Thursday, June 20, 2013

The Goal of this Blog

My plan is to use this blog as something of a public journal of my thoughts on the history of science and related fields (e.g. STS, philosophy of science, science and politics, etc).  For me, the blog will be a kind of summer exercise: a way to avoid letting my shaky writing and critical thinking skills from atrophying completely over the summer.  Given the journal format, I won't promise completely polished posts, just sketches of different ideas--hopefully a few will actually be interesting.

To give you a sense of where my interests lie, here's a brief academic sketch.  I am currently fourth year undergraduate studying the History of Science, Medicine, and Technology at the University of Wisconsin-Madison.  Like a lot of students who stumbled across the program, my interests are all over the place; my attraction to the field was partially based on the flexibility of the course-work--in the same semester I could study both Greek and Roman medicine alongside the history of classical physics.  Currently, my interests have narrowed slightly to two very different foci.  First, I am very interested in the history of biology and the related life sciences.  Reliving my childhood fascination with dinosaurs, great apes, and cave men has led me to hone in on the historical development of paleontology and anthropology.  I completed my capstone research paper on the challenges of making museum displays about human evolution encountered by anthropologists and artists at the Chicago Field Museum in the 1930s (more on that later?).  At the same time, I find myself equally drawn to the history of medieval science.  Part of this fascination comes from how unsung the medieval period remains.  There is so much wide-open territory to explore: the development of natural philosophy at medieval universities, the transmission and appropriation of ancient Greek science by Islamic civilization, the interaction between science and the Church, etc.  The more you dig, the more the middle ages deserve study as a time of intellectual achievement on par with the Renaissance or Enlightenment.  While these interests currently provide some guidance to my coursework and reading, my blog will probably go beyond them.  Anything related to the cross-section of science and the humanities will be fair game.

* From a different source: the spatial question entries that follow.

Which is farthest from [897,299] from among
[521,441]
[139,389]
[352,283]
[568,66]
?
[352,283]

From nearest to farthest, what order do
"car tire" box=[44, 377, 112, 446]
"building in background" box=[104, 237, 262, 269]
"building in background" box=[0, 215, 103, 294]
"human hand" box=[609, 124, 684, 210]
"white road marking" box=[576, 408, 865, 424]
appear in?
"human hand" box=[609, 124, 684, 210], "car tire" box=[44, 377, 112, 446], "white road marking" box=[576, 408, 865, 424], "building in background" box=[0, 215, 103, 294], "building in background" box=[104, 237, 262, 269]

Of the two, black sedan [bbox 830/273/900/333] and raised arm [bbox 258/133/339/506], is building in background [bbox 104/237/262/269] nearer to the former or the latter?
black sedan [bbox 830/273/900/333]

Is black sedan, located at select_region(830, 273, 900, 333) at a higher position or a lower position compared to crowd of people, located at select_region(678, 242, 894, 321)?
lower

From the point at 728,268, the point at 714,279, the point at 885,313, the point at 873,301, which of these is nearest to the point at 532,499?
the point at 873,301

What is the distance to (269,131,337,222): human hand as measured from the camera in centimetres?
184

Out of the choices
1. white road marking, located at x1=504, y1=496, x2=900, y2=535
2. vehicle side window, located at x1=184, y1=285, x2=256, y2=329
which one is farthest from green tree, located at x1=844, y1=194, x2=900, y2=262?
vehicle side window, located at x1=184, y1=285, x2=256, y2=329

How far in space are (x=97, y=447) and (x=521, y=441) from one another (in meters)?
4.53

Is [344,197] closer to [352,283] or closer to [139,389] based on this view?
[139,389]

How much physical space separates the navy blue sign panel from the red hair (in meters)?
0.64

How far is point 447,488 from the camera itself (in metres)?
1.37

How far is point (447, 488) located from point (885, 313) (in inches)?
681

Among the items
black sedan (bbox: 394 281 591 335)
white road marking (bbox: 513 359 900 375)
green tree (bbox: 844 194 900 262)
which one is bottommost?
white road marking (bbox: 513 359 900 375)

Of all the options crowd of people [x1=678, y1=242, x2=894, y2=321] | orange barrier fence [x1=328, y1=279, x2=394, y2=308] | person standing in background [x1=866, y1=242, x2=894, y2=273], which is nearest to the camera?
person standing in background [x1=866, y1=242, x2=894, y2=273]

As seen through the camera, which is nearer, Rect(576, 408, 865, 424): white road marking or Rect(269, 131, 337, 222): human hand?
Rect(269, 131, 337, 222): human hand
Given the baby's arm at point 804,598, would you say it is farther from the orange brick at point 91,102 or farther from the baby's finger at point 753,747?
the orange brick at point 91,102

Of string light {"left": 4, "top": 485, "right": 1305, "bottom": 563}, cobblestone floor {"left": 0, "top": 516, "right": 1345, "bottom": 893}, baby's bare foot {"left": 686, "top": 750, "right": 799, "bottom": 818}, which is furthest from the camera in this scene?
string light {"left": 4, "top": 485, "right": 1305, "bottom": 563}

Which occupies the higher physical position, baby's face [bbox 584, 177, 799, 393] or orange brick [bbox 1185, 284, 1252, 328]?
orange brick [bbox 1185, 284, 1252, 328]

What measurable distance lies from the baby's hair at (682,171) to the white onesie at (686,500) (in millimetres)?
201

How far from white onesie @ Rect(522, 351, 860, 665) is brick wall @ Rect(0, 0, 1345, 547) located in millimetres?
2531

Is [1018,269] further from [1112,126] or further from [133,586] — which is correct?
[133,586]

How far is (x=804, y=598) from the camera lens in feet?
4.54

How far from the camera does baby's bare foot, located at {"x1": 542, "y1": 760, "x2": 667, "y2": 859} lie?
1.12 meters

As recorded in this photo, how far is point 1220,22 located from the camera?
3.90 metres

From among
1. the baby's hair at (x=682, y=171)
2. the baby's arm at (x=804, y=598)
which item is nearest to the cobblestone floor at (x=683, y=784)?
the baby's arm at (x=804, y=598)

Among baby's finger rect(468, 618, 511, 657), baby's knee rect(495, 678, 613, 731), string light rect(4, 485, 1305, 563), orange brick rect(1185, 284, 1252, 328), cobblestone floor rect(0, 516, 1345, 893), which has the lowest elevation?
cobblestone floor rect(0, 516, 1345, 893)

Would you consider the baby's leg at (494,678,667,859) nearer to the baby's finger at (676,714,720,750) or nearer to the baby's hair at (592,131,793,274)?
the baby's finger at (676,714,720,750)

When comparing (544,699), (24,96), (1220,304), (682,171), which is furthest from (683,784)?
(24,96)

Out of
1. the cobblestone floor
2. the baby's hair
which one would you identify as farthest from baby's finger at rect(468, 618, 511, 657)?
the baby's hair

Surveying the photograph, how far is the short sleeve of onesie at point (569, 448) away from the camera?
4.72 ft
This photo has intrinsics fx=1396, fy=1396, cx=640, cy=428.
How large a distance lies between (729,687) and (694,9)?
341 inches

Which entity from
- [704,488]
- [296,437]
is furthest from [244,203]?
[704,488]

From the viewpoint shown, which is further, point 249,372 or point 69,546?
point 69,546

Summer Light Reading #1: The Structure of Scientific Revolutions

As a currently unemployed/unemployable history of science undergrad with time to kill, I decided to read the 50th anniversary edition of Thomas Kuhn's The Structure of Scientific Revolutions.  The book is arguably one of the foundational texts in both the History and Philosophy of Science, a must read for anyone with even vague interests in how science "really" works.  Of course, pretty much everything that needs to be said about the book seems to have been said; as an undergraduate, I won't even attempt to pretend like my opinion on the book's philosophical worth or historical utility matters.  Instead, I want to record my own reactions to the book as an undergrad reading it for the first time.  As someone familiar with the history of science, much of the books central claims barely raised an eyebrow.  For example, I was not shaken by Kuhn's claim that scientists choose new theories based on persuasion and future promise rather than on a careful comparison of that theory to nature or through logical analysis.  Nor did I find it hard to swallow Kuhn's denial that science constantly progresses closer to a single, underlying truth about nature.  I think my reaction reflects the fact that Kuhn's approach has been incorporated, debated, rejected, and reevaluated so thoroughly by historians of science that many historians no longer really see the book as all that revolutionary.  Instead, Kuhn's approach represents merely one of many ways to view the history of science.  Indeed, many historians--take for example the historian of medicine Harold Cook--view Kuhn's approach as outdated, reflecting the skewed values of logical positivism, which elevated theory over experiment and held physics as the model for all of science.  As a history text, Structure is still worth reading, but more as an example of one of many approaches to the history of science.